Alors unissons-nous pour sauver notre Patrie. Unissons-nous pour préserver notre démocratie.
C’est l’appel vibrant que je vous lance, Maliennes et Maliens du Nord, du Sud, de l’Est et de l’Ouest.
Mes chers compatriotes,
Il n’y a aucune raison de désespérer. Nous sommes un Peuple digne, un Peuple courageux. Tous ensemble nous relèverons tous les défis aux quels nous sommes confrontés.
Nous pouvons le faire et nous le ferons avec la grâce d’Allah.
Et si vous nous faites confiance nous étonnerons plus d’un par la rapidité avec laquelle cette crise sera résolue !!
Je vous en donne l’assurance, dans très peu de temps, le Mali sera débarrassé de l’irrédentisme, du narcotrafic et du terrorisme religieux, de toutes les formes d’insécurité qui mettent en danger la paix des citoyens.
Notre pays reviendra à lui-même.
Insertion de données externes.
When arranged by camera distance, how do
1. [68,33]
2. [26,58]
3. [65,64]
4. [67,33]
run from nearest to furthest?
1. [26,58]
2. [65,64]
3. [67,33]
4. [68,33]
Il redeviendra lui-même : un pays d’accueil pour tout le monde, un pays de tolérance pour les religions, un pays qui ne sera plus une menace pour ses voisins, un pays qui élira bientôt son futur Président à l’issue d’élections irréprochables.
Tous nous devons en faire le serment ici et maintenant car une telle mission n’est pas au dessus des moyens du Grand Peuple que nous sommes et pour le Mali, je le répète ici j’accepterai, pour ma part, tous les sacrifices !
Merci pour votre confiance, merci pour votre sollicitude, merci pour votre patience.
Vive le Mali éternel, un et indivisible !
Que le Tout Puissant nous inspire et qu’Il protège et bénisse le Mali.